Он рассмеялся и сказал, что такие вещи не похищают, что уборщица, должно быть, задвинула ее в глубь стеллажа, и надо просто-напросто внимательно поискать.
— Посмотрите еще раз, Прато, — предложил он, закрывая перед самым моим носом дверь.
По-моему, он уже взялся за собачку замка, чтобы опустить ее, когда я потянул дверь на себя.
— Что еще, Умберто? — спросил он удивленно. — Еще какие-нибудь новости?
Он стоял в дверях, но я почти на целую голову выше Кроче, и мне не нужно было заходить в кабинет, чтобы увидеть урну, черневшую в кресле за его рабочим столом.

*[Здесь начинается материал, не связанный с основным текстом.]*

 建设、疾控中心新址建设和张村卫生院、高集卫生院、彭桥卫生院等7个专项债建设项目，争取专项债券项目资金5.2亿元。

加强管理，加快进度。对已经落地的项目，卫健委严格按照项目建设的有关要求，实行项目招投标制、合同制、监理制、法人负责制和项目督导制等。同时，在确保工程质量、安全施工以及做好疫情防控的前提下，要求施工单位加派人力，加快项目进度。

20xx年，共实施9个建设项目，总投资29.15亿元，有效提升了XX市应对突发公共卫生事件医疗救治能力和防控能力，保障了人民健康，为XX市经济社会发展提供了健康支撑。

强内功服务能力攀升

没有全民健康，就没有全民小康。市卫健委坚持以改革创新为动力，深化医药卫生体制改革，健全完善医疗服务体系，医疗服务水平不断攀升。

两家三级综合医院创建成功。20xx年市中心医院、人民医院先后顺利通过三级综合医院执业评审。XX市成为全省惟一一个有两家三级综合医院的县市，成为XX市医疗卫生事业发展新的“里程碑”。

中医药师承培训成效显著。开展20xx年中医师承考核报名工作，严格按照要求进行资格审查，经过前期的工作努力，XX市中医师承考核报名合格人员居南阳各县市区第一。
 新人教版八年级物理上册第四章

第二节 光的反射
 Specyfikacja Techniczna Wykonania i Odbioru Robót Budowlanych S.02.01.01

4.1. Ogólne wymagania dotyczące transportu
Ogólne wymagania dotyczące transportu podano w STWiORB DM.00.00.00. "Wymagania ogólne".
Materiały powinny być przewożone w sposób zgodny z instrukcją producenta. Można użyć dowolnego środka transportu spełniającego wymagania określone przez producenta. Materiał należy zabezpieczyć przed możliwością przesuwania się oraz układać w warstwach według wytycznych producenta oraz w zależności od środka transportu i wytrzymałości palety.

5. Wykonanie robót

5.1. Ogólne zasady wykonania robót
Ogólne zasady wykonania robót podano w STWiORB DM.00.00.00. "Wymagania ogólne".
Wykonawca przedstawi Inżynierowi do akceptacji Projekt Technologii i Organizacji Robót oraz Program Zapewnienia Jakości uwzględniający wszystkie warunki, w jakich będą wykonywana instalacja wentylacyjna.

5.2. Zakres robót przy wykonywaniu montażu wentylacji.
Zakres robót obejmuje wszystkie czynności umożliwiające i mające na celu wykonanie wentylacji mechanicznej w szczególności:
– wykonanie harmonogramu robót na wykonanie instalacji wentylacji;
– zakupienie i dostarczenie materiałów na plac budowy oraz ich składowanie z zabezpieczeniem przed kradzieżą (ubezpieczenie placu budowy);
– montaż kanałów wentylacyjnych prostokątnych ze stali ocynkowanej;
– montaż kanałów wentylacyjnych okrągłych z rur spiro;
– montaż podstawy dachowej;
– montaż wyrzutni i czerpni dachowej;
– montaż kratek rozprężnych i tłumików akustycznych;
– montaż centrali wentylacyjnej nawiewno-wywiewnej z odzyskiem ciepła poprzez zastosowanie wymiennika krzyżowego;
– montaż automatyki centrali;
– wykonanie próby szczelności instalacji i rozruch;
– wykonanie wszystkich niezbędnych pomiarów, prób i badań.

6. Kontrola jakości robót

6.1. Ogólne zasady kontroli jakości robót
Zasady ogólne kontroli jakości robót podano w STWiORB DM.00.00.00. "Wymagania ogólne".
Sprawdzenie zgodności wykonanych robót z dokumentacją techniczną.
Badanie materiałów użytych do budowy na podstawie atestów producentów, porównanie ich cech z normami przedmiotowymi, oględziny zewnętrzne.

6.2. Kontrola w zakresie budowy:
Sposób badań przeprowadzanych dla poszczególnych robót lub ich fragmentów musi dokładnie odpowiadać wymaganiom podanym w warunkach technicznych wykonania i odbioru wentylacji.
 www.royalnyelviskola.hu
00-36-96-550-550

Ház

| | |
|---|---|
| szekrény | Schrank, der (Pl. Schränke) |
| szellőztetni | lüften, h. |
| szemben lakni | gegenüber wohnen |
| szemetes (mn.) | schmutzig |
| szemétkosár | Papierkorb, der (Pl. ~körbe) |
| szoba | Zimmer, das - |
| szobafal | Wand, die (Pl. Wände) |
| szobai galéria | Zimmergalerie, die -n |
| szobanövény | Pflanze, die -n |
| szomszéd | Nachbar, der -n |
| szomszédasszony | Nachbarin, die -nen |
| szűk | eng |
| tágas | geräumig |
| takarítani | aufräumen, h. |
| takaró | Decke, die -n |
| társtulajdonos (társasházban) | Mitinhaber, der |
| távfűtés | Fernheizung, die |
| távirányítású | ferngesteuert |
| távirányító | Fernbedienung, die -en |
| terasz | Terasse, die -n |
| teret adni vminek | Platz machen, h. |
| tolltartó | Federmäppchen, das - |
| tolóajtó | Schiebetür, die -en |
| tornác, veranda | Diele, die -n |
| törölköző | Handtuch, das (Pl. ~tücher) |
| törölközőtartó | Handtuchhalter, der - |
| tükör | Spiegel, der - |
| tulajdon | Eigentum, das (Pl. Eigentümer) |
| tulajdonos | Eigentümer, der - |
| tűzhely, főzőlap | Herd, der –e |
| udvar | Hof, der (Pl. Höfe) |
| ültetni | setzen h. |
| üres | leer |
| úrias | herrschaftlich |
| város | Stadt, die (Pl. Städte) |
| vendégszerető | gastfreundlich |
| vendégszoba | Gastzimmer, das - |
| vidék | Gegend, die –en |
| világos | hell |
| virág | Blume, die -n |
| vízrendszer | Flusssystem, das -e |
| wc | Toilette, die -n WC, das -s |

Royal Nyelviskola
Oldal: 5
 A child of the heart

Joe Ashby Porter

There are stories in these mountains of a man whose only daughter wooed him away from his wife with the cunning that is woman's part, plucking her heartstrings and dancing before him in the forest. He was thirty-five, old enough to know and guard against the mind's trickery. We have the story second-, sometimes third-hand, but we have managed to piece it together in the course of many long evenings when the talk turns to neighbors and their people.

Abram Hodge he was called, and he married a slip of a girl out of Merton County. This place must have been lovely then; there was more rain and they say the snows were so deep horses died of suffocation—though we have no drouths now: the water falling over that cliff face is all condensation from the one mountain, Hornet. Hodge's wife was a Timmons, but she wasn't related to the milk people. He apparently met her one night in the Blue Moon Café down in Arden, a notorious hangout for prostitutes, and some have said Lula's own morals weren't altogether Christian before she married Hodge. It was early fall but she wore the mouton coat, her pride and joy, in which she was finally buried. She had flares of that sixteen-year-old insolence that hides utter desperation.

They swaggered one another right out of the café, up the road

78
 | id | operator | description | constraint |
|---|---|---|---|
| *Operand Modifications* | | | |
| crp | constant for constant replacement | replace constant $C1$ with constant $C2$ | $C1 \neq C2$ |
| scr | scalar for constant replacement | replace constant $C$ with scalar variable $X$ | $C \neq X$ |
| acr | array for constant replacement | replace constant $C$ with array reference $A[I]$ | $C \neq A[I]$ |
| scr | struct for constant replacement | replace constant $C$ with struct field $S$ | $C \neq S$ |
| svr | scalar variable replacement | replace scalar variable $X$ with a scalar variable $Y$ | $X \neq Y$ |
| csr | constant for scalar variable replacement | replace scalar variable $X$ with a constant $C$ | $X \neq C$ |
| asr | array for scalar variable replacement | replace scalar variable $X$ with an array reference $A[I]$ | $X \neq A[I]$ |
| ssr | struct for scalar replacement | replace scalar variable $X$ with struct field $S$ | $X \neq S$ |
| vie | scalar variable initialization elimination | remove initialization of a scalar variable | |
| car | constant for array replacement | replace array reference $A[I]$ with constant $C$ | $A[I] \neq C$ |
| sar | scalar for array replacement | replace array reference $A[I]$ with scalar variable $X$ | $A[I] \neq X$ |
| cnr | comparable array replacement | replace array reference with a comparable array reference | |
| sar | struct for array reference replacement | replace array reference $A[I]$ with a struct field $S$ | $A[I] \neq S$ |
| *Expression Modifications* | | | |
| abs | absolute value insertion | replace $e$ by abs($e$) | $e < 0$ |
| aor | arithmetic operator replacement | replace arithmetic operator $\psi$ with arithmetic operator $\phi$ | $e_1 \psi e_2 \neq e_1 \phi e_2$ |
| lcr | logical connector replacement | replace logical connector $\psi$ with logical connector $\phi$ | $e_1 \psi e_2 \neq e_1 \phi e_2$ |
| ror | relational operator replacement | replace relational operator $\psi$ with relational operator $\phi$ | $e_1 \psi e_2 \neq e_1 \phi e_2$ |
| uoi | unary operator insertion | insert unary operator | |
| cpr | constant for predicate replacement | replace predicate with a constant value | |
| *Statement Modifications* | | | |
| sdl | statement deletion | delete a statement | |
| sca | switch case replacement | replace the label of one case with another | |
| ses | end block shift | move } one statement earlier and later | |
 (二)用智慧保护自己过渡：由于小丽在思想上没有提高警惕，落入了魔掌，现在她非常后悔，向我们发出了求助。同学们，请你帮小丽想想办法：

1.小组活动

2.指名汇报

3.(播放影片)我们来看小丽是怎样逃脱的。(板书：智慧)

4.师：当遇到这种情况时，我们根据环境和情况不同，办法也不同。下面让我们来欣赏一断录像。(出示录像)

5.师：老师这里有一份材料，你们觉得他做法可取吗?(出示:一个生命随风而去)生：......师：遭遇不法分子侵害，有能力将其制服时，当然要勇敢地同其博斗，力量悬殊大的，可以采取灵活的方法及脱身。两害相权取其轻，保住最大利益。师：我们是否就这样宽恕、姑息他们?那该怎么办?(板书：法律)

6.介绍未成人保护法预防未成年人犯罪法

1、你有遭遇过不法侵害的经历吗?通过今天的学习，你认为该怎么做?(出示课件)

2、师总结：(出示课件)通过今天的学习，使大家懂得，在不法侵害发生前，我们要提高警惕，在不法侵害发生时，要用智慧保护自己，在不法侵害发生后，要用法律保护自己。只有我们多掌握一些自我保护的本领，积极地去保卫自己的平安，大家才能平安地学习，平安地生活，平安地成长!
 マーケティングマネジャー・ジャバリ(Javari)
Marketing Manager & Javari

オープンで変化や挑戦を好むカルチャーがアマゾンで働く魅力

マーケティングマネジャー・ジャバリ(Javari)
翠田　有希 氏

— Витторио, — сказал я, — урна здесь — она сидит в кресле.
Кроче сделал шаг назад, но не для того, чтобы обернуться и собственными глазами взглянуть на урну, а для того, чтобы получше рассмотреть меня. Разумеется, этот маневр я предвидел с такой отчетливостью, что только смех помешал мне предупредить его. Я ничего не говорил, но мне ничего и не надо было говорить, потому что смех, когда он заменяет слова, всегда красноречивее этих замененных им слов. Потом Витторио всетаки обернулся, и на мгновение мне почудилось, что урна с прахом Чезаре в его кресле — это действительно неожиданность для него. Я говорю «на мгновение», потому что после этого у меня уже не было никакой определенной мысли — то мне казалось, что он прикидывается, хотя и непонятно зачем, то казалось, он на самом деле потрясен.